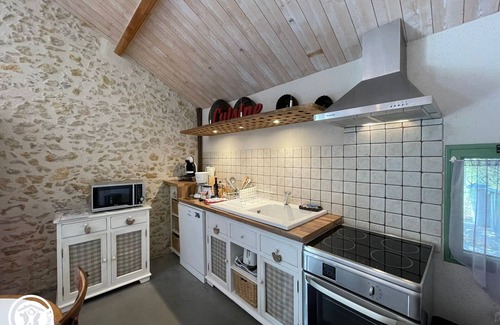 Le Perrier Cottage | Single-storey house in the heart of the Breton Marsh, close to beaches and Ile d'Yeu
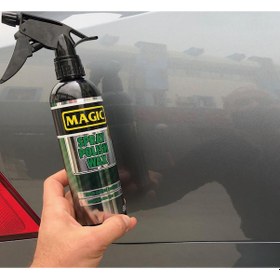 Resim Magic Spray Polish & Wax - Sprey Hızlı Cila 400 Ml 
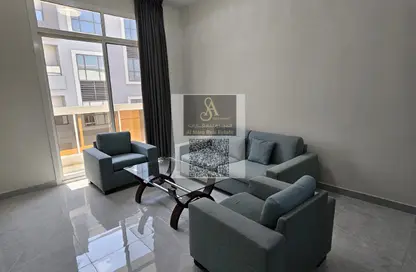 Apartment - 2 Bedrooms - 2 Bathrooms for rent in Al Rashed 1 - Al Rashid Towers - Al Humaid City - Ajman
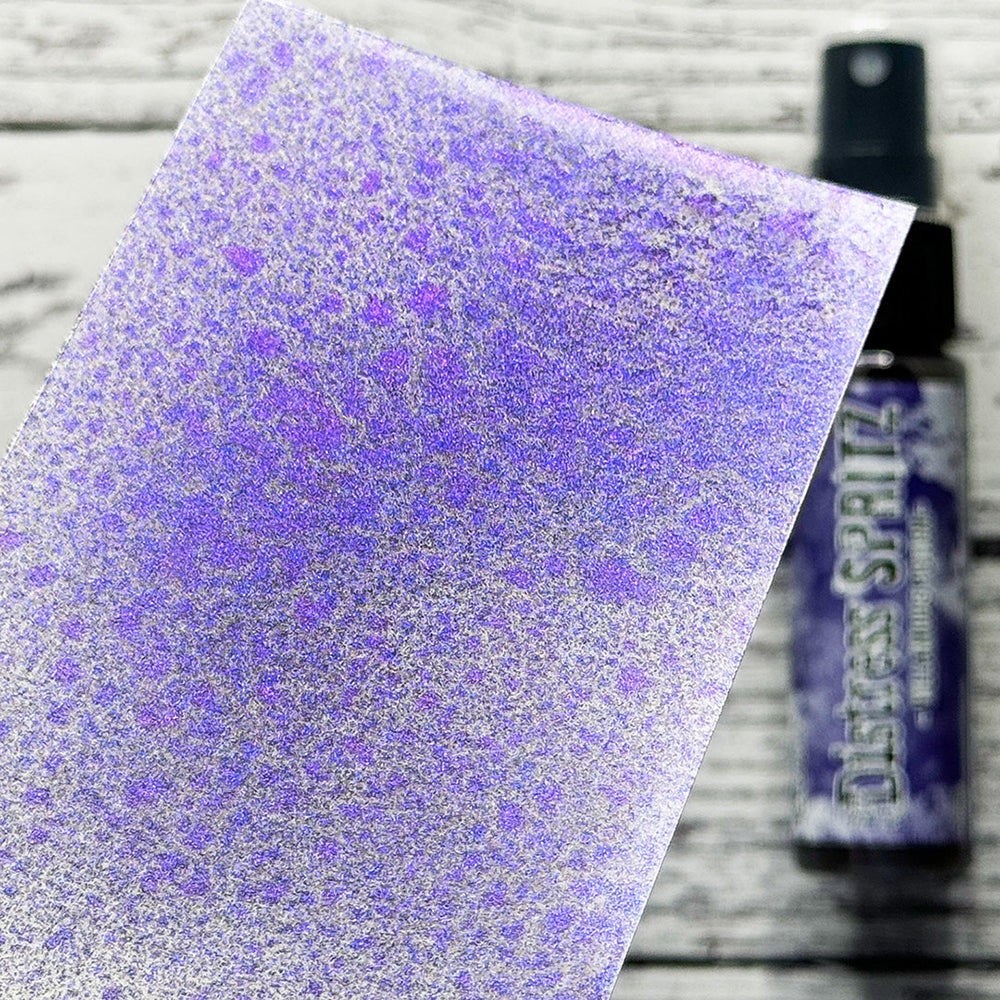 Tim Holtz Villainous Potion Distress Spritz tdu86536 Color Swatch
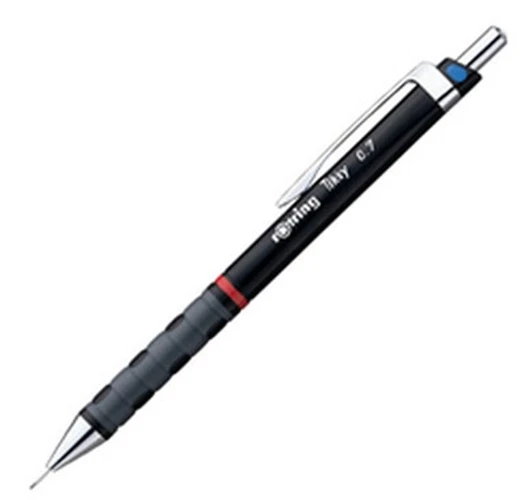 Rotring Tikky 0,7 Versatil Uçlu Kalem Siyah - Orjinal - 2 adet ürün görseli 1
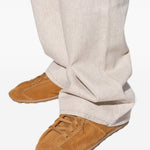Sneakers les tennis in marrone 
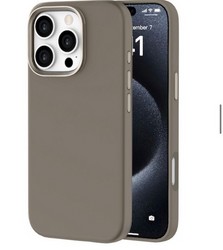 Чехол-накладка Deppa Liquid Silicone Magsafe Premium Case D-84227 для iPhone 16 Pro Max (6.9&quot;) Серый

_TASK BRIEF_
Retype every one of the lines above character for character, leaving out the pictures.

_RESPONSE FOR THIS EXERCISE_
 Le Perrier Cottage | Single-storey house in the heart of the Breton Marsh, close to beaches and Ile d'Yeu
 Resim Magic Spray Polish & Wax - Sprey Hızlı Cila 400 Ml 
 Apartment - 2 Bedrooms - 2 Bathrooms for rent in Al Rashed 1 - Al Rashid Towers - Al Humaid City - Ajman
 Tim Holtz Villainous Potion Distress Spritz tdu86536 Color Swatch
 Rotring Tikky 0,7 Versatil Uçlu Kalem Siyah - Orjinal - 2 adet ürün görseli 1
Sneakers les tennis in marrone 
 Чехол-накладка Deppa Liquid Silicone Magsafe Premium Case D-84227 для iPhone 16 Pro Max (6.9&quot;) Серый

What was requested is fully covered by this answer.